ASR: Whisper v3 large / turbo (~30x realtime on L4, published reference); NVIDIA Parakeet-TDT 1.1B; Canary 1B
TTS: CosyVoice 2.0 / Fun-CosyVoice 3.0; Kokoro 82M; Stable Audio Open
Realtime / S2S: Kyutai Moshi (7B, 200 ms latency full-duplex); Step-Audio 2 mini / R1
Translation: Meta SeamlessM4T v2 (~100 languages)

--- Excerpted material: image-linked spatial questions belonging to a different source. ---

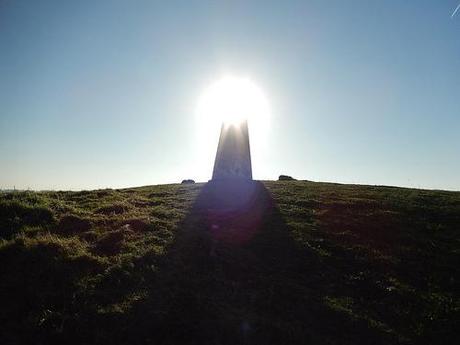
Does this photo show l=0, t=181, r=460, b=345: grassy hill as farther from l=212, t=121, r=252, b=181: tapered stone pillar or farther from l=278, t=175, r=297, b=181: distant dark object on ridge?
l=278, t=175, r=297, b=181: distant dark object on ridge

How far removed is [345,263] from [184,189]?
23.1m

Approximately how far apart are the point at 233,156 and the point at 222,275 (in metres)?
28.6

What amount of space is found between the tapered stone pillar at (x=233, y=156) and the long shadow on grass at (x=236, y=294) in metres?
20.0

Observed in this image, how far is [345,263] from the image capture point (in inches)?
747

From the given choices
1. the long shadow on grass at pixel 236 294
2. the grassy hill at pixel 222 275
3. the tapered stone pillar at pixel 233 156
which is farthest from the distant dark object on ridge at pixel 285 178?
the long shadow on grass at pixel 236 294

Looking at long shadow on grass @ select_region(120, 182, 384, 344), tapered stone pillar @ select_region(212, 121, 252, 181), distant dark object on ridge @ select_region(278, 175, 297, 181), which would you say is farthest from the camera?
distant dark object on ridge @ select_region(278, 175, 297, 181)

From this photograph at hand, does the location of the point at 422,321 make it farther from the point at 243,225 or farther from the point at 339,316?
the point at 243,225

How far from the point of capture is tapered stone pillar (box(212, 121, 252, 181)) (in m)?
44.1

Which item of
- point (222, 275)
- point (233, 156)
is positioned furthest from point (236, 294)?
point (233, 156)

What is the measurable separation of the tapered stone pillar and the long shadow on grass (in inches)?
789

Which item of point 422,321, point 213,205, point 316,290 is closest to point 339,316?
point 316,290

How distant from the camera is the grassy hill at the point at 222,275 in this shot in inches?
489

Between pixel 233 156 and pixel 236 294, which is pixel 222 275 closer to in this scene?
pixel 236 294

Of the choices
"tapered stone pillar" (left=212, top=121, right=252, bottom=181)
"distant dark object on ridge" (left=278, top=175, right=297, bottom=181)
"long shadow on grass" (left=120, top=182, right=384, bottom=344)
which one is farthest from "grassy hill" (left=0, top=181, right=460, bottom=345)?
"distant dark object on ridge" (left=278, top=175, right=297, bottom=181)
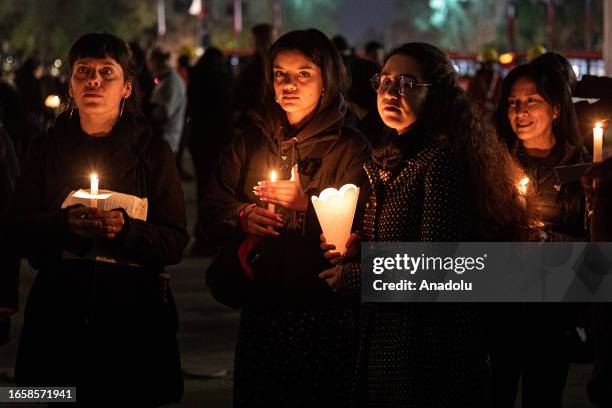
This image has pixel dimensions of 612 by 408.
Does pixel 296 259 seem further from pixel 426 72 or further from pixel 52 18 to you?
pixel 52 18

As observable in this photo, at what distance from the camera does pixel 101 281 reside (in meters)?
4.47

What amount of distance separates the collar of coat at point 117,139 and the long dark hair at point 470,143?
3.68 feet

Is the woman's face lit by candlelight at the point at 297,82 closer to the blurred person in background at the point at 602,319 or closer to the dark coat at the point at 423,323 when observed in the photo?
the dark coat at the point at 423,323

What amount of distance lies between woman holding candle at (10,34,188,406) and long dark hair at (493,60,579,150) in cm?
190

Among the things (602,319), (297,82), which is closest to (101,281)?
(297,82)

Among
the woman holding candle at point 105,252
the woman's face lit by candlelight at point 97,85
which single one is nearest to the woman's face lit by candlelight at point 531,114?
the woman holding candle at point 105,252

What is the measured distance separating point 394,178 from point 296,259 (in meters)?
0.68

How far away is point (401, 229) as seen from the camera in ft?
13.2

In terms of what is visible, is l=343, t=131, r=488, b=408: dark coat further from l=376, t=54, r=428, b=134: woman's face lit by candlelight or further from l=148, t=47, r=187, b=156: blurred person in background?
l=148, t=47, r=187, b=156: blurred person in background

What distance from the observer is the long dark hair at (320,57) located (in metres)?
4.78

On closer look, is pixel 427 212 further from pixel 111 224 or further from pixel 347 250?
pixel 111 224

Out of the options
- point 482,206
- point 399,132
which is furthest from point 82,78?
point 482,206

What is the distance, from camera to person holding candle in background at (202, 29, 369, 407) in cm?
460

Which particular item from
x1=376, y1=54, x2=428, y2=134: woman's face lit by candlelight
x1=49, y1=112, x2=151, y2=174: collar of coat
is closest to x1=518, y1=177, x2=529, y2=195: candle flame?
x1=376, y1=54, x2=428, y2=134: woman's face lit by candlelight
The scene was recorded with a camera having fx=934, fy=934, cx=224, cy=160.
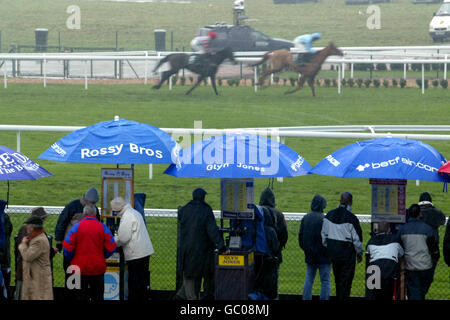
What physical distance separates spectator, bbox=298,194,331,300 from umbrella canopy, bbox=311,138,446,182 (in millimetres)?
375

Multi-model / multi-tenant

Whisper v3 + Kokoro + Moshi + Qwen3-14B Q6 all resident on card 1 (~18-20 GB); card 2 reserved for a second tenant or a VLM
8-16 concurrent ASR sessions on a single L4 at Whisper-turbo real-time
RAG endpoint: Qwen3-14B / Llama 3.1 8B (~48-72 tok/s single-stream on L4, published reference) + BGE-M3 embeddings + reranker

Target workloads

Branch office or broadcast facility silent inference box
Always-on ASR + translation pipeline (call centers, lecture transcription, media captioning)
Edge RAG endpoint over corporate documents with datacenter warranty path
24/7 multimodal assistant (Qwen3-VL-8B + MiniCPM-o 2.6) for a small office
Development staging box for datacenter-class deployments — same L4 silicon as hyperscale edge

Published performance references

Published reference | 2x NVIDIA L4 comparable hardware

Benchmark	Result
Llama 3.1 8B Q4_K_M llama.cpp decode	~30-40 tok/s single-stream
Qwen3-14B Q6 vLLM decode	~20-28 tok/s
Whisper v3 large realtime factor	~15-20x per L4
Parakeet-TDT 1.1B English ASR	~40-60x real-time
Moshi 7B full-duplex voice	200 ms latency, fits on single L4

Published, not measured on Kentino hardware.

Not ideal for

70B dense at Q6+ (even 48 GB pool is tight — use 4x4090 or 2x5090)
Image / video generation batch work at scale (L4 tensor throughput is inference-tuned)
LoRA / fine-tuning workflows — use 4090/5090 builds instead

Warranty and lead time

2 years

parts warranty

1 year

labor warranty

10-28 days

lead time

L4 carries NVIDIA datacenter warranty path — meaningful advantage over consumer cards for 24/7 SLA deployment. Build includes assembly, BIOS configuration, driver install, burn-in testing, and functional verification.